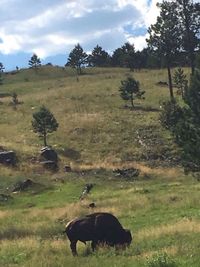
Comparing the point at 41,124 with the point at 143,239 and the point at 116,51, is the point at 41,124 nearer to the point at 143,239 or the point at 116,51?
the point at 143,239

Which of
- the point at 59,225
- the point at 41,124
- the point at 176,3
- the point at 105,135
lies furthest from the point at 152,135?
the point at 59,225

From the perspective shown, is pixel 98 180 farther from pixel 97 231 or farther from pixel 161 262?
pixel 161 262

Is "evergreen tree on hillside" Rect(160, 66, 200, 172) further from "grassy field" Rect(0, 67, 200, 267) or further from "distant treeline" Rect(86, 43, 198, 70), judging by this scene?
"distant treeline" Rect(86, 43, 198, 70)

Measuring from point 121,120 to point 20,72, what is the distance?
83135 millimetres

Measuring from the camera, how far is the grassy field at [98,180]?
18.6 m

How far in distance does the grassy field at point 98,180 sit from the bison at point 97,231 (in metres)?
0.45

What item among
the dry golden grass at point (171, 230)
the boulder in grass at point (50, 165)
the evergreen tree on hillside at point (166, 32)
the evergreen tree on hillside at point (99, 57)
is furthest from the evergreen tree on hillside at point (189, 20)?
the evergreen tree on hillside at point (99, 57)

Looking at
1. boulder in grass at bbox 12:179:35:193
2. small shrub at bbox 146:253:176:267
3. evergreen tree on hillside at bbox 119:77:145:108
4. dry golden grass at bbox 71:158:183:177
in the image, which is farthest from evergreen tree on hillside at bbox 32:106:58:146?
small shrub at bbox 146:253:176:267

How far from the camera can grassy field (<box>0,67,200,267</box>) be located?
18.6 meters

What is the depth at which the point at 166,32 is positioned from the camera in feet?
268

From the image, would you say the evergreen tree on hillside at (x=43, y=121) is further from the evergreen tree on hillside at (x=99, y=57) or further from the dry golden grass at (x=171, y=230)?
the evergreen tree on hillside at (x=99, y=57)

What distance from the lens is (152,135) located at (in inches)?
2844

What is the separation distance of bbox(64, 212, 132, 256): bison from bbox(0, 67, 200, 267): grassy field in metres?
0.45

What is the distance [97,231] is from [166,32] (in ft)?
219
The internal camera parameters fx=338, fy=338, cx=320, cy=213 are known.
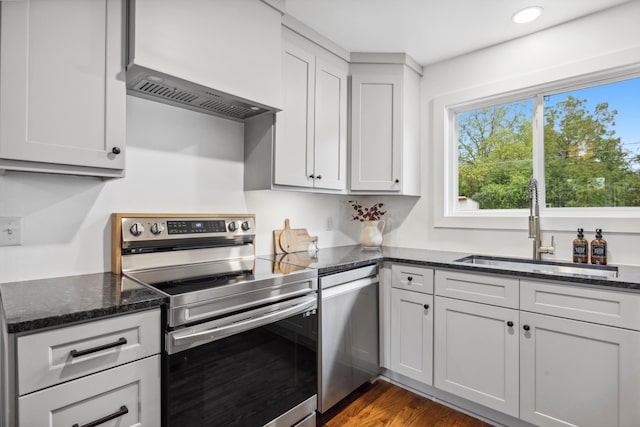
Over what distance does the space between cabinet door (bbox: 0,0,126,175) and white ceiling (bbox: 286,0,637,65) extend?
1050mm

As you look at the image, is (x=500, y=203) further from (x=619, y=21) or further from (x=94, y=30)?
(x=94, y=30)

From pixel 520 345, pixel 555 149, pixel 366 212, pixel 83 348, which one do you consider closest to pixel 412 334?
pixel 520 345

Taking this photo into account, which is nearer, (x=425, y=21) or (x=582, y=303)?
(x=582, y=303)

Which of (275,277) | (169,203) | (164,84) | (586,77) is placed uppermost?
(586,77)

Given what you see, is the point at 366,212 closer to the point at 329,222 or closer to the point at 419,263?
the point at 329,222

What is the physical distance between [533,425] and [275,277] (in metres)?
1.58

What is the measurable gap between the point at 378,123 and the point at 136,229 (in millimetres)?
1783

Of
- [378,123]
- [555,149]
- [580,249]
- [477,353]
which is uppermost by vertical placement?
[378,123]

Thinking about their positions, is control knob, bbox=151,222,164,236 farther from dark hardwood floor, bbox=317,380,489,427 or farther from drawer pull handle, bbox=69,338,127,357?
dark hardwood floor, bbox=317,380,489,427

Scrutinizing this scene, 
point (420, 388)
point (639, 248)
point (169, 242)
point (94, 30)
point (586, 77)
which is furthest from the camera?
point (420, 388)

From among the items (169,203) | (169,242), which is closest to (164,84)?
(169,203)

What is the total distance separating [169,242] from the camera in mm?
1763

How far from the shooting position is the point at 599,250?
6.38 ft

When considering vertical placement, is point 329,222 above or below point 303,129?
below
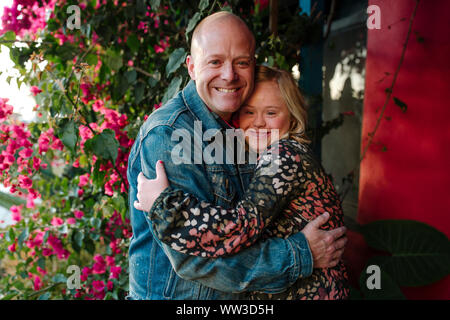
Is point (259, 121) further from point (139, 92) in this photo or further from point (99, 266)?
point (99, 266)

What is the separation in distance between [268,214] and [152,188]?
37cm

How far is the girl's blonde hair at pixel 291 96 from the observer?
5.17 feet

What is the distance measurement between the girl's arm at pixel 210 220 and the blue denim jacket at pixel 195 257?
0.17 feet

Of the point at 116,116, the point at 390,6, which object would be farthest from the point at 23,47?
the point at 390,6

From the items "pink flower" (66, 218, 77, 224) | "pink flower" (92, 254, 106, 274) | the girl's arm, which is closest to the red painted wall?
the girl's arm

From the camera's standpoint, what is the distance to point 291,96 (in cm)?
159

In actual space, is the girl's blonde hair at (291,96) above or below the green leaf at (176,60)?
below

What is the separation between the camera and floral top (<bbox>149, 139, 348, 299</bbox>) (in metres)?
1.15

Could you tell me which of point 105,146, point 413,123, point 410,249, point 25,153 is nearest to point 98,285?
point 25,153

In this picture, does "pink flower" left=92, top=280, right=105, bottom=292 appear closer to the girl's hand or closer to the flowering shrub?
the flowering shrub

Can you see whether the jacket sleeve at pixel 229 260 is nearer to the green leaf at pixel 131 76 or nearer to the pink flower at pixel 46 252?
the green leaf at pixel 131 76

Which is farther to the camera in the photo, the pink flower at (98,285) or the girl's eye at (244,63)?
the pink flower at (98,285)

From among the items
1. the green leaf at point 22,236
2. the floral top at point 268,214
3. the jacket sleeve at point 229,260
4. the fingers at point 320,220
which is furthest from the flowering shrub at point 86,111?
the fingers at point 320,220

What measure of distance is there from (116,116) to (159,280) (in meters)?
1.04
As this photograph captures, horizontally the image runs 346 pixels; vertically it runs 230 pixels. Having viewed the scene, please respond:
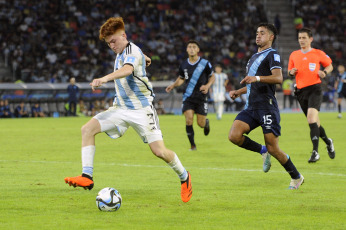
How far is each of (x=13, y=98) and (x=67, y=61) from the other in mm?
6464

========

Reproduce the items above with "grassy field" replaced by "meadow" throughout and all other wording left unchanged. Leave the pictures out of your answer.

Comparing the point at 41,124 with the point at 143,239 and the point at 116,51, is the point at 41,124 nearer to the point at 143,239 or the point at 116,51?
the point at 143,239

Which of
- the point at 59,225
- the point at 41,124
- the point at 176,3
- the point at 105,135
lies furthest from the point at 152,135?
the point at 59,225

From the perspective shown, is pixel 98 180 farther from pixel 97 231 or farther from pixel 161 262?
pixel 161 262

Is "evergreen tree on hillside" Rect(160, 66, 200, 172) further from "meadow" Rect(0, 67, 200, 267) or further from "distant treeline" Rect(86, 43, 198, 70), judging by this scene?
"distant treeline" Rect(86, 43, 198, 70)

Measuring from point 121,120 to point 20,72, what is the distance?
83135 millimetres

Measuring from the camera, how far is the meadow at [98,180]?
18.6 m

How far in distance does the meadow at point 98,180 sit from the bison at point 97,231 (in metres)?
0.45

What item among
the dry golden grass at point (171, 230)
the boulder in grass at point (50, 165)
the evergreen tree on hillside at point (166, 32)
the evergreen tree on hillside at point (99, 57)
is furthest from the evergreen tree on hillside at point (189, 20)?
the evergreen tree on hillside at point (99, 57)

Looking at
1. boulder in grass at bbox 12:179:35:193
2. small shrub at bbox 146:253:176:267
3. evergreen tree on hillside at bbox 119:77:145:108
4. dry golden grass at bbox 71:158:183:177
in the image, which is farthest from evergreen tree on hillside at bbox 32:106:58:146?
small shrub at bbox 146:253:176:267

How far from the camera can meadow (<box>0,67,200,267</box>) be located?
18.6 meters

What is the depth at which the point at 166,32 is positioned from the camera in feet?
268

From the image, would you say the evergreen tree on hillside at (x=43, y=121) is further from the evergreen tree on hillside at (x=99, y=57) or further from the dry golden grass at (x=171, y=230)?
the evergreen tree on hillside at (x=99, y=57)

What distance from the lens is (152,135) located at (in inches)?
2844

What is the separation distance of bbox(64, 212, 132, 256): bison from bbox(0, 67, 200, 267): meadow in metres?
0.45

What is the distance [97,231] is from [166,32] (in ft)?
219
The internal camera parameters fx=338, fy=338, cx=320, cy=213 are known.
Over what distance does the space between cabinet door (bbox: 0,0,126,175) and white ceiling (bbox: 286,0,637,65) extend?
1050mm

As you look at the image, is (x=500, y=203) further from (x=619, y=21) or further from (x=94, y=30)?
(x=94, y=30)

From pixel 520 345, pixel 555 149, pixel 366 212, pixel 83 348, which one do you consider closest to pixel 412 334?
pixel 520 345

Taking this photo into account, which is nearer, (x=425, y=21) or (x=582, y=303)?
(x=582, y=303)

Which of (275,277) | (169,203) | (164,84) | (586,77) is placed uppermost?
(586,77)

Given what you see, is the point at 366,212 closer to the point at 329,222 or closer to the point at 419,263?
the point at 329,222

What is the physical distance between [533,425] and [275,277] (in metres)?
1.58

What is the measurable gap between the point at 378,123 and the point at 136,229 (in millimetres)?
1783

Of
- [378,123]
- [555,149]
- [580,249]
- [477,353]
which is uppermost by vertical placement?
[378,123]

Thinking about their positions, is control knob, bbox=151,222,164,236 farther from dark hardwood floor, bbox=317,380,489,427 or farther from drawer pull handle, bbox=69,338,127,357?
dark hardwood floor, bbox=317,380,489,427

Scrutinizing this scene, 
point (420, 388)
point (639, 248)
point (169, 242)
point (94, 30)
point (586, 77)
which is furthest from the camera?
point (420, 388)

From among the items (169,203) | (169,242), which is closest to (164,84)?
(169,203)

What is the total distance separating [169,242] from the camera in mm?
1763

How far from the shooting position is the point at 599,250?
6.38 ft

When considering vertical placement, is point 329,222 above or below point 303,129?
below
Is point (259, 121) further from point (139, 92) in this photo or further from point (99, 266)?
point (99, 266)

What is the separation in distance between [268,214] and [152,188]?
37cm

How far is the girl's blonde hair at pixel 291 96 from the observer?
5.17 feet

What is the distance measurement between the girl's arm at pixel 210 220 and the blue denim jacket at pixel 195 257?
0.17 feet

Of the point at 116,116, the point at 390,6, which object would be farthest from the point at 23,47?
the point at 390,6

From the items "pink flower" (66, 218, 77, 224) | "pink flower" (92, 254, 106, 274) | the girl's arm, which is closest to the red painted wall?
the girl's arm

From the camera's standpoint, what is the distance to point 291,96 (in cm)?
159

In actual space, is the girl's blonde hair at (291,96) above or below the green leaf at (176,60)?
below

What is the separation between the camera and floral top (<bbox>149, 139, 348, 299</bbox>) (in metres)?
1.15

Could you tell me which of point 105,146, point 413,123, point 410,249, point 25,153 is nearest to point 98,285?
point 25,153

In this picture, does "pink flower" left=92, top=280, right=105, bottom=292 appear closer to the girl's hand or closer to the flowering shrub?
the flowering shrub

Can you see whether the jacket sleeve at pixel 229 260 is nearer to the green leaf at pixel 131 76 or nearer to the pink flower at pixel 46 252?
the green leaf at pixel 131 76

Which is farther to the camera in the photo, the pink flower at (98,285) or the girl's eye at (244,63)?
the pink flower at (98,285)

From among the items
1. the green leaf at point 22,236
2. the floral top at point 268,214
3. the jacket sleeve at point 229,260
4. the fingers at point 320,220
which is furthest from the flowering shrub at point 86,111?
the fingers at point 320,220

What measure of distance is there from (116,116) to (159,280) (in meters)?
1.04
As this photograph captures, horizontally the image runs 346 pixels; vertically it runs 230 pixels. Having viewed the scene, please respond:
How far is each of (x=13, y=98) and (x=67, y=61) from the other in mm?
6464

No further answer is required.